Allrighty folks, it’s stats time again! I have some 80’s hair bands playing on my iPod so I’m ready to rock. Hold on tight because I have some other good data at the end of this report that should interest you.

First things first. At first glance, most people might think things are not going well with single family and attached dwelling sales so far this year Longmont. Monthly solds are down again in February and Year to Date (YTD) sales are down 15.5% and 25% respectively. Those are not the typical results we’ve become accustomed to seeing over the past couple of years. But, if you look a few lines lower you will see decreased days on market and increases in both median and average sales prices.

Inventory. Yes, I know you are all tired of hearing about it, but this is where the real problem exists. Of the 225 Active and Under Contract homes listed in this report, there are only 73 that are listed as Active. Of those active, there are 33 homes that are new construction and not even built yet. This gives us exactly 40 single family homes for sale in Longmont and one of them is condemned. This extremely low inventory is what is holding us back from bigger sales totals so far this year. Thankfully, I’ve seen a number of homes get listed in the last two weeks. Those homes are just extinguishing the leftover demand from last fall and over the winter. It isn’t enough to sustain us going into the summer. One note on the recent listings…at least half of the ones I’ve seen come on the market in the past two weeks were listed by out of town brokers…. hmmm.


February 2016 Longmont Area Stats
Click here for .pdf file

I hope you like my cool new bubble graph. It’s a total pain to make, but I like the way it shows the data. Those bubbles correspond to a town and it’s average price increase (or decrease) from 2014 to 2015. Longmont had the 2nd highest average price increase for single family homes in the 12 towns listed. That’s kind of amazing. What’s even more amazing is that two towns – Dacono and Frederick – actually had negative numbers. Please, I beg of you, don’t go out and tell everyone I said the price of homes is falling in these two towns. All it takes is a high number of doublewides sold in the Glens of Dacono for record high prices (in the Glens) to bring Dacono’s average down. Those people are taking advantage of rising prices, but those prices just happen to be at the low end of the spectrum. An average points more to where the activity is in a market, NOT an overall measurement of value for an area. What you could say is that there are probably more value priced homes available in these area and you could direct your buyers there instead of the high prices in Lafayette and Louisville.

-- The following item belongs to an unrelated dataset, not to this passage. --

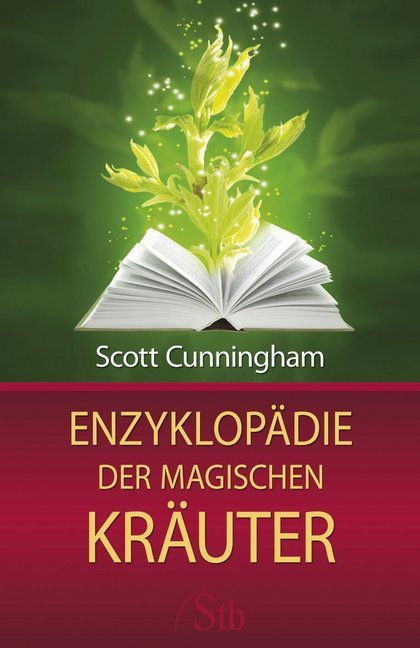 Cover: 9783843445030 | Enzyklopädie der magischen Kräuter | Scott Cunningham | Taschenbuch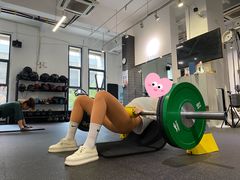 -汗水空间私教健身连锁(SM广场店)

Now, since you will all ask for it… here is the data behind the cool bubble graph. These are just single family detached homes in each town.

City 2014 2015 %Change
Boulder $864,639 $963,556 11.44%
Longmont $306,144 $340,215 11.12%
Erie $438,188 $450,290 2.76%
Loveland $313,631 $321,442 2.49%
Firestone $311,775 $319,401 2.44%
Superior $555,936 $568,701 2.29%
Mead $355,575 $362,022 1.81%
Louisville $553,016 $561,338 1.50%
Lafayette $476,691 $482,393 1.19%
Berthoud $385,934 $386,681 0.19%
Frederick $318,542 $317,543 -0.31%
Dacono $269,462 $260,034 -3.49%

One last interesting thing I found in my research for this project (The project is to update the Home Affordability Study I did for LAR and the City of Longmont last year.): of all 12 towns listed in this report, as of 3/3/16, there was just ONE attached unit active for under $150k. Guess were it was… Boulder. It was a permanently affordable shoebox listed at $113k. We need a construction defects ordinance in this town, and all surrounding towns, to get condo construction back on track in order to create lower priced options for these buyers that each of you have sitting on the sidelines right now.